Vale confirms Moatize production target, while govt seeks artisanal mining cooperatives

1st December 2017 By: Keith Campbell - Creamer Media Senior Deputy Editor

A senior executive of Vale Moçambique, the Mozambique subsidiary of Brazilian major mining group Vale, has told local journalists that the company’s production target for its Moatize coal operation this year is 13-million tons of both metallurgical and thermal coal. This will be a 120% increase on the mine’s output in 2016. Moatize, located in the inland province of Tete, is primarily a metallurgical or coking coal operation, but also produces thermal coal.

The executive, Rogério Sendela, noted that the mine had produced some ten-million tons during the period from January to October, compared with the 5.9-million tons mined in the same period last year. He expressed confidence that the production target for this year would be met. He explained that the great increase in production was being made possible by two major infrastructure developments which had come into operation at the end of last year. One was the mine’s second coal handling and processing plant and the other was the inauguration of the railway line to (and the associated coal terminal at) the Port of Nacala.

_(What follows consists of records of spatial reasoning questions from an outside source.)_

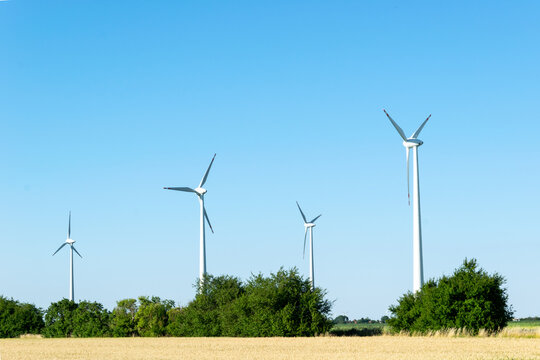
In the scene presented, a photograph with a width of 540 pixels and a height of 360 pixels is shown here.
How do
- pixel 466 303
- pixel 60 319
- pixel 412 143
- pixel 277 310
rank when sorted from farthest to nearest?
pixel 60 319, pixel 412 143, pixel 277 310, pixel 466 303

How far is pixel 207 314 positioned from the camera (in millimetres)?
84250

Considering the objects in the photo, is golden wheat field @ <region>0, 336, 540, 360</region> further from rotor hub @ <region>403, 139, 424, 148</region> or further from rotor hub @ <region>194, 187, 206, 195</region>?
rotor hub @ <region>194, 187, 206, 195</region>

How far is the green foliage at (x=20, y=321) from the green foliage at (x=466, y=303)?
62951mm

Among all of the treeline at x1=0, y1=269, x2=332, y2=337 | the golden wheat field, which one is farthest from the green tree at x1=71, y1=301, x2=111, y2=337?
the golden wheat field

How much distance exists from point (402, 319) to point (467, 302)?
7698 mm

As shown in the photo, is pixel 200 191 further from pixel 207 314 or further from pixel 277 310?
pixel 277 310

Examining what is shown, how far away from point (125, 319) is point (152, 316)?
3.91 metres

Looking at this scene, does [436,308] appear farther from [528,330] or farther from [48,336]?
[48,336]

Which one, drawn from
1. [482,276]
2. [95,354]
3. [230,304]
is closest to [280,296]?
[230,304]

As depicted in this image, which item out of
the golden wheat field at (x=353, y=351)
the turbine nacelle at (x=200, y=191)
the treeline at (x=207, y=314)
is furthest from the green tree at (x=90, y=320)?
the golden wheat field at (x=353, y=351)

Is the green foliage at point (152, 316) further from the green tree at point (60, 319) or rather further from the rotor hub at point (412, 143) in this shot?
the rotor hub at point (412, 143)

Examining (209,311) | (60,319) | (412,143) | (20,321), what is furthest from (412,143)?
(20,321)

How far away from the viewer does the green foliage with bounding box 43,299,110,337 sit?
317ft

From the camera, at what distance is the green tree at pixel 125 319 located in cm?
9225
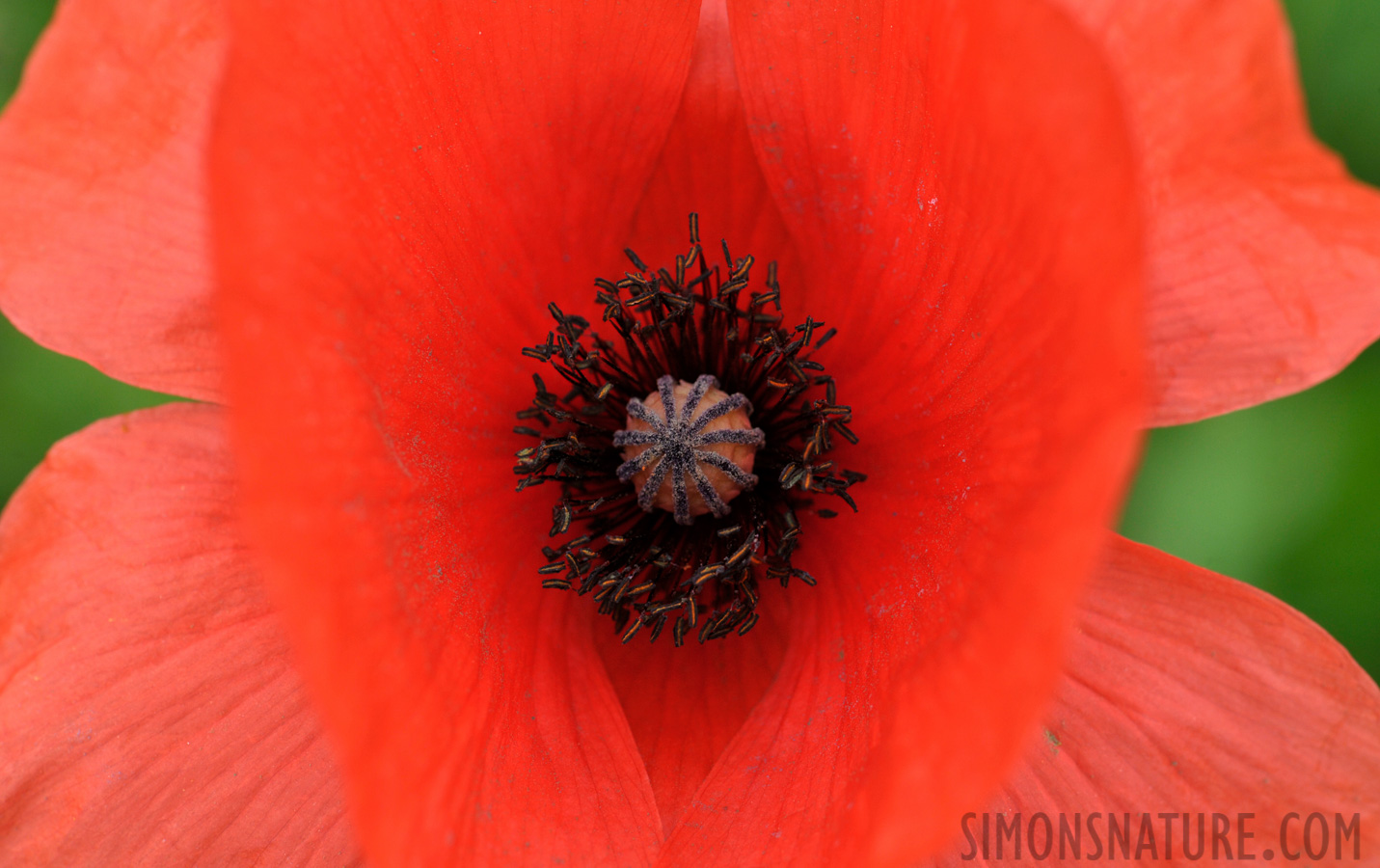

Prior to the commissioning of the Nacala line (owned and operated by the Corredor Logístico do Norte – CLN – or North Logistics Corridor, consortium, in which Vale has a significant but minority shareholding) the mine had to use the Sena Railway to the port city of Beira to ship its production. The Sena line lacked capacity and frequently suffered damage during the rainy season.

The CLN has much greater capacity and security than the Sena line and can carry 18-million tons of cargo a year. The Sena line could provide Vale Moçambique with only six-million tons of capacity.

Today, the newspaper Notícias reports, five trains leave Moatize every day en route to Nacala, through Malawi, each with 120 wagons carrying 7 560 t of coal. The journey takes some 30 hours and the coal is exported to markets that include India, Japan and Brazil.

Quite separately, Mozambique Mineral Resources and Energy Minister Letícia Klemens has stated that the country’s minerals licensing and commercialisation processes will be improved to strengthen controls on the small-scale and artisanal mining sector. Speaking in the city of Matola, near Maputo, she observed that her department had, to date, issued 234 minerals licences and concessions and more than 4 000 research and prospecting licences.

“Of the 234 licences and concessions that have been issued, we have only ten in the phase of preparing (literally: prospecting) for production, which is still very little,” she said. “This reflection is going to permit us to analyse the constraints and identify a better form of inspecting all the [minerals] activities in the country, so we will have adequate information about the quantity and quality of the existing resources.”

She remarked that licences reserved for Mozambique citizens had been “rented out” to foreigners, “something that emphasises that we have difficulties in controlling our mineral resources”. According to Notícias, the Minister affirmed that government intended to organise small-scale and artisanal miners into cooperatives. It has initiated a pilot project which involved giving such miners “passwords” permitting prospecting “to see if this project is viable”.